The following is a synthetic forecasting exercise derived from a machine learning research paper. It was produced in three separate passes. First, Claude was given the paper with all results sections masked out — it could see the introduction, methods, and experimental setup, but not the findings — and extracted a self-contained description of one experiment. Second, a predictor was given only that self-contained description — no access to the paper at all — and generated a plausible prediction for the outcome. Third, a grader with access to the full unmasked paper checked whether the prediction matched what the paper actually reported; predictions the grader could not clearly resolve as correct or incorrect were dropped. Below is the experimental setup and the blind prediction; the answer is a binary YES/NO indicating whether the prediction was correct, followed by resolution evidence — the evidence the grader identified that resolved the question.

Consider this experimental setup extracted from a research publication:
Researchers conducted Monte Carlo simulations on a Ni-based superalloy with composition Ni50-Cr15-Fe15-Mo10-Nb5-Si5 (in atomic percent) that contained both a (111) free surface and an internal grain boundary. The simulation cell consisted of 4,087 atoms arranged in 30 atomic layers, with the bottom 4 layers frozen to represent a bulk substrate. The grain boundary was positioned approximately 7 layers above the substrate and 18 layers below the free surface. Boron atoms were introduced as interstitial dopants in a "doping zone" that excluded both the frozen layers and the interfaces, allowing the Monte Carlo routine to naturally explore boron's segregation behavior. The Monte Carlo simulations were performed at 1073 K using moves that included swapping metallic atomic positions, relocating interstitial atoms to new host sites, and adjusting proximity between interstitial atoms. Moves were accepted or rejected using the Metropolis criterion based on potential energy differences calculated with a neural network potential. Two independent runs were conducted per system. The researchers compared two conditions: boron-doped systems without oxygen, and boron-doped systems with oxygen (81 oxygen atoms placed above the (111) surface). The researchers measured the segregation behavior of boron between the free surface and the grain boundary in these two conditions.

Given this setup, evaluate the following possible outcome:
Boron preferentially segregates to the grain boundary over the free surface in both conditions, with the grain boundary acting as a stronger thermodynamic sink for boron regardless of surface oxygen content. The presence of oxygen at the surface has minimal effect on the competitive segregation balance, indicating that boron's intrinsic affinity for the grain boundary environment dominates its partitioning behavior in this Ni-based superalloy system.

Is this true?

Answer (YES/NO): NO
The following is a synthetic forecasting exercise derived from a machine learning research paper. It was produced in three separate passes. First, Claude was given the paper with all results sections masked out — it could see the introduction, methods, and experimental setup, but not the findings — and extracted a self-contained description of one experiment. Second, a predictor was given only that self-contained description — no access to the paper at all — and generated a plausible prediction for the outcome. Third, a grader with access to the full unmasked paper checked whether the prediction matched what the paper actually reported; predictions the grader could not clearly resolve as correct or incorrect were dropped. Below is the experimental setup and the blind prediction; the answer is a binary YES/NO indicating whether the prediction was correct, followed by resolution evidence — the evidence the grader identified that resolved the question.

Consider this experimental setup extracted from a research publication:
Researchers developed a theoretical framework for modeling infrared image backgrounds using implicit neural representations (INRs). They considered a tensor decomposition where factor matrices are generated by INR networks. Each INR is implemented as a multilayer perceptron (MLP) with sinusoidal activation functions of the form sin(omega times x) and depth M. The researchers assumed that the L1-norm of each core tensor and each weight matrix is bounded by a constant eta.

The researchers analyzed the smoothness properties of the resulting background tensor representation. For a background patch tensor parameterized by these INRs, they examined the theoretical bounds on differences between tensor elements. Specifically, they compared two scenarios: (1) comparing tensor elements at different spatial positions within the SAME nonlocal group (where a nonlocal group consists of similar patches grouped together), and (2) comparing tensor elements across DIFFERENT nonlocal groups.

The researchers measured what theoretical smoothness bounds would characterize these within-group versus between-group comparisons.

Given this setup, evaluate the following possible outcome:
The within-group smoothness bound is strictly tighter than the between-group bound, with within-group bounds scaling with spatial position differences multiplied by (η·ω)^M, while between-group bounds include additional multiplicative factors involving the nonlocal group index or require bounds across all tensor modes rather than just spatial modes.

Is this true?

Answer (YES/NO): NO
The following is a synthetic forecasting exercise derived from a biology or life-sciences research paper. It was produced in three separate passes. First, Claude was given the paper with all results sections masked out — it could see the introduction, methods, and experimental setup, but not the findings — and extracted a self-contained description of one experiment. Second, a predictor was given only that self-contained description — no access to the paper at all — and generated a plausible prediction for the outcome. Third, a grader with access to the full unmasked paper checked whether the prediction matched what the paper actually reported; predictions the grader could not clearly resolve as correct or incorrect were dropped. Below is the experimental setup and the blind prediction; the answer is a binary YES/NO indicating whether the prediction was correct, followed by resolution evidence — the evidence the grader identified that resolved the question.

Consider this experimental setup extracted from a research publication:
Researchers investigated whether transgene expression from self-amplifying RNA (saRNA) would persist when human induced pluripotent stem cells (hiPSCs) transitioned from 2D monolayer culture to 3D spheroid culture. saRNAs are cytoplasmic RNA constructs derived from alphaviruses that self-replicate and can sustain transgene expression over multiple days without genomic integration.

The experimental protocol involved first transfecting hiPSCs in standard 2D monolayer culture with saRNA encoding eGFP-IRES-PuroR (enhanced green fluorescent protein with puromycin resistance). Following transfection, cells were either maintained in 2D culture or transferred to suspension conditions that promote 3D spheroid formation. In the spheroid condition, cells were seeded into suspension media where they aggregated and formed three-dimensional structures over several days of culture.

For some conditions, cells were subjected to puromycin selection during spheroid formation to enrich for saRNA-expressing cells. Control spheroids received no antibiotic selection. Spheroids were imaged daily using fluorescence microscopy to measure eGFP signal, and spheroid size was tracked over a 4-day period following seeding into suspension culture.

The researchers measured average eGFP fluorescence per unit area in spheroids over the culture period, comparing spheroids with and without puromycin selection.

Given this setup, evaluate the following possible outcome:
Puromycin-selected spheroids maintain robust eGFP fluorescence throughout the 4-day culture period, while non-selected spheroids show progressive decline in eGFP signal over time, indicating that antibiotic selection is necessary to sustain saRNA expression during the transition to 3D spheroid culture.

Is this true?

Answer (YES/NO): NO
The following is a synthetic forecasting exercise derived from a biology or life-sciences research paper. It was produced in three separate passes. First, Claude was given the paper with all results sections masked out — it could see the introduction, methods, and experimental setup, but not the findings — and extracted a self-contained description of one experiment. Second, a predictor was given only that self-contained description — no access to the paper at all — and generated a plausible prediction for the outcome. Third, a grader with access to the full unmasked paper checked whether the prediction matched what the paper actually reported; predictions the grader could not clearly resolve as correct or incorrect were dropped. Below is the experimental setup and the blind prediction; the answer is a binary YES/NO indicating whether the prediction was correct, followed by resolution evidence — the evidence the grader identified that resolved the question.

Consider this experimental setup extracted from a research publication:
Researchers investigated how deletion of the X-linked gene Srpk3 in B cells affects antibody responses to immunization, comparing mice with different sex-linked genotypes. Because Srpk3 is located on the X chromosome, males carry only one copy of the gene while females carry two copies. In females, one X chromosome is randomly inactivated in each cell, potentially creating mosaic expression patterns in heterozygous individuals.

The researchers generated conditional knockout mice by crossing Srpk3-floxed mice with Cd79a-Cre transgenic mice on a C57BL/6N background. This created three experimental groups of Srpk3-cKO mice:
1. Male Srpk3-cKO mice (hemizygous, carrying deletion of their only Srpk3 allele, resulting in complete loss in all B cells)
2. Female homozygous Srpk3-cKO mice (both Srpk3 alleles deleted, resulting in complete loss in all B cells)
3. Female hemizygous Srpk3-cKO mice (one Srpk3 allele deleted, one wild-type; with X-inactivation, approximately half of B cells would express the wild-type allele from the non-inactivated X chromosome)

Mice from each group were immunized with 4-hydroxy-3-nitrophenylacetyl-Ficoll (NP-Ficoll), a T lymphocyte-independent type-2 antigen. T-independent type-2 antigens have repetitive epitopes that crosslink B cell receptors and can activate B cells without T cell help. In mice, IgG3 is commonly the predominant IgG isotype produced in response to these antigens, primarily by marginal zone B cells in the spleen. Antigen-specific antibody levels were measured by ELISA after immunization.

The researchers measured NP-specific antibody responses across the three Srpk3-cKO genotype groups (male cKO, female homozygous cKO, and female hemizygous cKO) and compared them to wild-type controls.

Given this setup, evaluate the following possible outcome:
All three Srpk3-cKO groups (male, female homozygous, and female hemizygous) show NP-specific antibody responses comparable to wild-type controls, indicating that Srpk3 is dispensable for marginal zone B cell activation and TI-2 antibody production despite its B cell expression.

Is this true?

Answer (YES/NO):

__________________________________________________

Your goal:
Find the word "inactivated" in the records, and report each line that has it.

Finished task:
Researchers investigated how deletion of the X-linked gene Srpk3 in B cells affects antibody responses to immunization, comparing mice with different sex-linked genotypes. Because Srpk3 is located on the X chromosome, males carry only one copy of the gene while females carry two copies. In females, one X chromosome is randomly inactivated in each cell, potentially creating mosaic expression patterns in heterozygous individuals.
3. Female hemizygous Srpk3-cKO mice (one Srpk3 allele deleted, one wild-type; with X-inactivation, approximately half of B cells would express the wild-type allele from the non-inactivated X chromosome)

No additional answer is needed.